PROMPT A: Copy the records between the line containing "image type = cell" and the line containing "Plasmodium ovale.", inclusive.

TEXT:
--------------------------------------------------

One possible response is to add a further NAT into the path. In theory the Internet Service Provider (ISP) could add NATs on all upstream and peer connections, and perform an additional NAT operation as traffic enters and leaves the ISP's network. Variations of this approach are possible, placing the ISP NATs at customer aggregation points within the ISP's network, but the principle of operation of the ISP NAT is much the same.
The edge NATs translate between private address pools at each customer's site and an external address provided by the ISP, so nothing has changed there. The change in this model is that the ISP places a further NAT in the path within the ISP network, so that a set of customers is then sitting behind a larger NAT inside the ISP's network, as shown in Figure 3.
This scenario implies that the external address that the ISP provides to the customer is actually yet another private address, and the ISP's NAT performs yet another transform to a public address in this second NAT. In theory this NAT is just a larger version of an existing NAT with larger NAT binding space, higher packet-processing throughputs, and a comprehensive specification of NAT binding behavior. In practice it may be a little more complicated because at the network edge the packet rates are well within the processing capability of commodity processors, whereas in the core of the network there is an expectation of higher levels of robust performance from such units. Because it is intended that such a NAT handle thousands of customers and large numbers of simultaneous data flows and peak packet rates, it requires a performance level well beyond what is seen at the customer edge and, accordingly, such a NAT has been termed a Carrier-Grade NAT (CGN), or a Large-Scale NAT (LSN).

--------------------------------------------------

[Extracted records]

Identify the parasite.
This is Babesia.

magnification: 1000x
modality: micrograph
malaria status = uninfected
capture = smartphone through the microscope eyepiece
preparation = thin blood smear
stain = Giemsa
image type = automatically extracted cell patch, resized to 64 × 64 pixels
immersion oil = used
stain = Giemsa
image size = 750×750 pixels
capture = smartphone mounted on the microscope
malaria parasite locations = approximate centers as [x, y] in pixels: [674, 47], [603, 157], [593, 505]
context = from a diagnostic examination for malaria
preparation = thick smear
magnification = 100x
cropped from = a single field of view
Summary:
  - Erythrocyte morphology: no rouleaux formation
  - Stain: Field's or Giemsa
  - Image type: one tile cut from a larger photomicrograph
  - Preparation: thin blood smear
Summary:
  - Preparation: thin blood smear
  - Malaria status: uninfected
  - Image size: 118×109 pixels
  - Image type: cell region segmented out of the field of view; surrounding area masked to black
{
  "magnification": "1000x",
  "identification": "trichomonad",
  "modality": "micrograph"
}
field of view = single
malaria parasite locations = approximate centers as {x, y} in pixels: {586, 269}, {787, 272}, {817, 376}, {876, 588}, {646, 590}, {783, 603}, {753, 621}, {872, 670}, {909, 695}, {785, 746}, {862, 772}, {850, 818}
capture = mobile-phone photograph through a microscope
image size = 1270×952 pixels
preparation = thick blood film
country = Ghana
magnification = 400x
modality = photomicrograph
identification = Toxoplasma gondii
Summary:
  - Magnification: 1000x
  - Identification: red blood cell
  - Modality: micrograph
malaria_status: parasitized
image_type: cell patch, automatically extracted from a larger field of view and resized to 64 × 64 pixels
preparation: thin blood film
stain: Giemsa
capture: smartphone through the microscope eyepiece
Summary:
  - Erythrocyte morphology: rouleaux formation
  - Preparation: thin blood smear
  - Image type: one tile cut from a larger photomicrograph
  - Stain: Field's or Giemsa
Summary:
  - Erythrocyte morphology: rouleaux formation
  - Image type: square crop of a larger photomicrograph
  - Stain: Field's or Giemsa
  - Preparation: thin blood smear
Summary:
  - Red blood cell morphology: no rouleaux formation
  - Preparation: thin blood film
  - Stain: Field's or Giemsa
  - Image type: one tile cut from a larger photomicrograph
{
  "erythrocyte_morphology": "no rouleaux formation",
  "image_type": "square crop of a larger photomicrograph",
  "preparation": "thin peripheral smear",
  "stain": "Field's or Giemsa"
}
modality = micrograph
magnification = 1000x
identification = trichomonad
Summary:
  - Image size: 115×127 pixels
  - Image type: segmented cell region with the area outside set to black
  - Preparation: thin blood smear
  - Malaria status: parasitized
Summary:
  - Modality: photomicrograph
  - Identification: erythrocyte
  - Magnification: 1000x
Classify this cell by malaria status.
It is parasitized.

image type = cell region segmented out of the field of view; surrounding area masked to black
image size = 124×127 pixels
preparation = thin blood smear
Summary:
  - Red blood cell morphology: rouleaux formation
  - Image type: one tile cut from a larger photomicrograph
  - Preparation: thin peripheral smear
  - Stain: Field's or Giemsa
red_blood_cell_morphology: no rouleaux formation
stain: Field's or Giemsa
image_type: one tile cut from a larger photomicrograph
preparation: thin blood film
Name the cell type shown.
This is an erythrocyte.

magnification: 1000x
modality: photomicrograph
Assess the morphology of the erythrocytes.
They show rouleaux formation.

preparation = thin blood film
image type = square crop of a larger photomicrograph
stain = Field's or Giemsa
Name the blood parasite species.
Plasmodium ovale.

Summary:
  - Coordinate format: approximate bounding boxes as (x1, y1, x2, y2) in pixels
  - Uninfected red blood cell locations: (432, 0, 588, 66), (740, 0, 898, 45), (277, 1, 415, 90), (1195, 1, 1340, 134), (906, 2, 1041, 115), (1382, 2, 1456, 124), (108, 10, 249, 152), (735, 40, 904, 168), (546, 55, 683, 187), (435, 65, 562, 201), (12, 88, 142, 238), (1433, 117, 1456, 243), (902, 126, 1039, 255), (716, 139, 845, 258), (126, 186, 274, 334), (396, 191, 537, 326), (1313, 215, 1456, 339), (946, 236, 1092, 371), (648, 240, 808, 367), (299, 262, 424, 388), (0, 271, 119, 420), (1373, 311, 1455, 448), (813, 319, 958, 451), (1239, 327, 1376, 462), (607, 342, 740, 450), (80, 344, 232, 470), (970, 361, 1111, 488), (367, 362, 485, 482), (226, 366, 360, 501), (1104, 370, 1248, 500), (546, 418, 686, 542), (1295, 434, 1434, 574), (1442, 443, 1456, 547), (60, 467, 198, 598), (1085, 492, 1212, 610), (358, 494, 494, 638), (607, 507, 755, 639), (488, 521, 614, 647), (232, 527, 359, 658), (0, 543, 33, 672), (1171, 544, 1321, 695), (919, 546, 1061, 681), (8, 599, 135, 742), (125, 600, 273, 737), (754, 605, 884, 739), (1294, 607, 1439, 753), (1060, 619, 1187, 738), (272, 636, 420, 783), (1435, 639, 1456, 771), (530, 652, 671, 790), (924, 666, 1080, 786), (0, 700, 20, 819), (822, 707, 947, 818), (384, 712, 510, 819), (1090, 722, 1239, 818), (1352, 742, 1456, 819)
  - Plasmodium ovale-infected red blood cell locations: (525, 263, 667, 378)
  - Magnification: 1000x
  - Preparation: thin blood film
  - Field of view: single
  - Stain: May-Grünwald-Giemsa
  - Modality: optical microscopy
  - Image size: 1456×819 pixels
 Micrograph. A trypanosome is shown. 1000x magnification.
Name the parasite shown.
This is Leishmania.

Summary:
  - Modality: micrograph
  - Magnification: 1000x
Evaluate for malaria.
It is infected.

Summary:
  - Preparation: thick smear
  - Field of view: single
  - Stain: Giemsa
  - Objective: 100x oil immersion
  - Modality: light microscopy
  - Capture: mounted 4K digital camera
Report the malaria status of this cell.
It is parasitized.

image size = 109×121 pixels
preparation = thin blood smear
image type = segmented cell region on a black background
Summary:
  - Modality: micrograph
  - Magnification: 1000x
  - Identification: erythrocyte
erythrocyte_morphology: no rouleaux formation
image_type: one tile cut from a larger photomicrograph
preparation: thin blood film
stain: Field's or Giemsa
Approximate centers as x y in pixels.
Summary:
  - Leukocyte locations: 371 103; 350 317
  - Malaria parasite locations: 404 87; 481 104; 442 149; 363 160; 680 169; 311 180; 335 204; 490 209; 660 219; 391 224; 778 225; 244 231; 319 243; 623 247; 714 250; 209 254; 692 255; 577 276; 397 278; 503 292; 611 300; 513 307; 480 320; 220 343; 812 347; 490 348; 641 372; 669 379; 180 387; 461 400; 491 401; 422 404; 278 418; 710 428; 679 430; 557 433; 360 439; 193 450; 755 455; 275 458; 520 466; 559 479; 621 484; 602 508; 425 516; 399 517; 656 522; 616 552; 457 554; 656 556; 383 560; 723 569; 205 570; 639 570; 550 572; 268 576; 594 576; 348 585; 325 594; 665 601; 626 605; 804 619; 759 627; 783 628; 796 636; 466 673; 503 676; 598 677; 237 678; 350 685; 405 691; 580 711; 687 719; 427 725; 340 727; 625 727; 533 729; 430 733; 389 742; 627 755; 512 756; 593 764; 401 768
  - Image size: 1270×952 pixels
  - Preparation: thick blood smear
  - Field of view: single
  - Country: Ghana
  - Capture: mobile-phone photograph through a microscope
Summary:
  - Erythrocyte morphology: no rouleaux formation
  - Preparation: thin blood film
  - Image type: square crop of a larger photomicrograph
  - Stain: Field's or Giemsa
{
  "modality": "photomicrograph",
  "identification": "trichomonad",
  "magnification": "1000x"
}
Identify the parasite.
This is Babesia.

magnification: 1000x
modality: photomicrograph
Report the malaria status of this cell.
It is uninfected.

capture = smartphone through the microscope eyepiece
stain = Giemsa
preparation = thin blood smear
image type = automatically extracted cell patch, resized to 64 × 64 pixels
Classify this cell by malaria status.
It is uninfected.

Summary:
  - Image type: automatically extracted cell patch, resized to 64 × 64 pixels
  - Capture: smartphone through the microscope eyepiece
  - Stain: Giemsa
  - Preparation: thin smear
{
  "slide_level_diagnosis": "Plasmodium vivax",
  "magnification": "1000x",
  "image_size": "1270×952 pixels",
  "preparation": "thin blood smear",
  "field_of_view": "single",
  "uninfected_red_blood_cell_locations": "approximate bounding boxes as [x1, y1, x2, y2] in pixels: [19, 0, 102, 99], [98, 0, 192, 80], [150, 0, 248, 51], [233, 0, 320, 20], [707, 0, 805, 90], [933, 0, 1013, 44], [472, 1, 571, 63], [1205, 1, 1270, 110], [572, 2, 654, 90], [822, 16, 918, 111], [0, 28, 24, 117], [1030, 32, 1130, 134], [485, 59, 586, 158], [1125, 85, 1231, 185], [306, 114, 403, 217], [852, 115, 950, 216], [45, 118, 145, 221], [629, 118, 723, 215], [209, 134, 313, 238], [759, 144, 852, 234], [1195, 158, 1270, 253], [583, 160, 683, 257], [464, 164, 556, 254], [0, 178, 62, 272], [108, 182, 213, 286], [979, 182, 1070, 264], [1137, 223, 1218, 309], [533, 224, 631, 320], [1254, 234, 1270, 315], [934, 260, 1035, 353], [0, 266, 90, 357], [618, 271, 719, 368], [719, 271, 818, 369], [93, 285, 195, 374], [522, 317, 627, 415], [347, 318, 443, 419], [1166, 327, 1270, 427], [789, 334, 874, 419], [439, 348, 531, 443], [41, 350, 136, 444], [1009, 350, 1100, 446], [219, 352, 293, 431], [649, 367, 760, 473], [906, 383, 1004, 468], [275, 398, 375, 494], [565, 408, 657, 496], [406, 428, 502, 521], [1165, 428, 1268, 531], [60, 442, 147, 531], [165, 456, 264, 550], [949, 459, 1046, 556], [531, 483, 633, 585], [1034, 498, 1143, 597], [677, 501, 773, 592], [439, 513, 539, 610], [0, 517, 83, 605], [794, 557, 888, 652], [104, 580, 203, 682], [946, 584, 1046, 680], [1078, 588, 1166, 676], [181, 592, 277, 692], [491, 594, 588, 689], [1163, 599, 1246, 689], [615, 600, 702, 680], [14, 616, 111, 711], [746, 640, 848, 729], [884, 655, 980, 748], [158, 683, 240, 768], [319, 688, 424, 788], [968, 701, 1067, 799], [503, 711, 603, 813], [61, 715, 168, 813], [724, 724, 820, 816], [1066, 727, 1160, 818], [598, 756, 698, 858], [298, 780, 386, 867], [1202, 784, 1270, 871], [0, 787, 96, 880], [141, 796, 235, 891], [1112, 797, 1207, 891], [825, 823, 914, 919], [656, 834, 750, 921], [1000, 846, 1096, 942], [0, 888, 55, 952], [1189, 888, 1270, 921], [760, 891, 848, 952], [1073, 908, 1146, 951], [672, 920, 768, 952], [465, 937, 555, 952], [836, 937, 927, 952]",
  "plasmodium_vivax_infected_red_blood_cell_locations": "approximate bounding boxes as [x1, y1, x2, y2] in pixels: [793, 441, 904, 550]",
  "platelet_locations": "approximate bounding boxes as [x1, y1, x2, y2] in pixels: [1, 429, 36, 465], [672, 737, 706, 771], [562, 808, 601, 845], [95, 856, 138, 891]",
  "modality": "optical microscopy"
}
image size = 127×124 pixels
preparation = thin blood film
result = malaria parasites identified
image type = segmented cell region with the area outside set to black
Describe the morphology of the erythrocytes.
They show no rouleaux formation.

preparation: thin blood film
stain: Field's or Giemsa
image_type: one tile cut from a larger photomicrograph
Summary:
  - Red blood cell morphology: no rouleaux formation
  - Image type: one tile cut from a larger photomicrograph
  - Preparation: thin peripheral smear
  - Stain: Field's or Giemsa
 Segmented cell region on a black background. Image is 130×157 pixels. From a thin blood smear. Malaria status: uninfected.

--------------------------------------------------

PROMPT B: In the text on NAT, what two names are given to a NAT inside the ISP's network that is meant to serve thousands of customers?

TASK RESPONSE A:
image type = cell region segmented out of the field of view; surrounding area masked to black
image size = 124×127 pixels
preparation = thin blood smear
Summary:
  - Red blood cell morphology: rouleaux formation
  - Image type: one tile cut from a larger photomicrograph
  - Preparation: thin peripheral smear
  - Stain: Field's or Giemsa
red_blood_cell_morphology: no rouleaux formation
stain: Field's or Giemsa
image_type: one tile cut from a larger photomicrograph
preparation: thin blood film
Name the cell type shown.
This is an erythrocyte.

magnification: 1000x
modality: photomicrograph
Assess the morphology of the erythrocytes.
They show rouleaux formation.

preparation = thin blood film
image type = square crop of a larger photomicrograph
stain = Field's or Giemsa
Name the blood parasite species.
Plasmodium ovale.

TASK RESPONSE B: Carrier-Grade NAT (CGN) or Large-Scale NAT (LSN).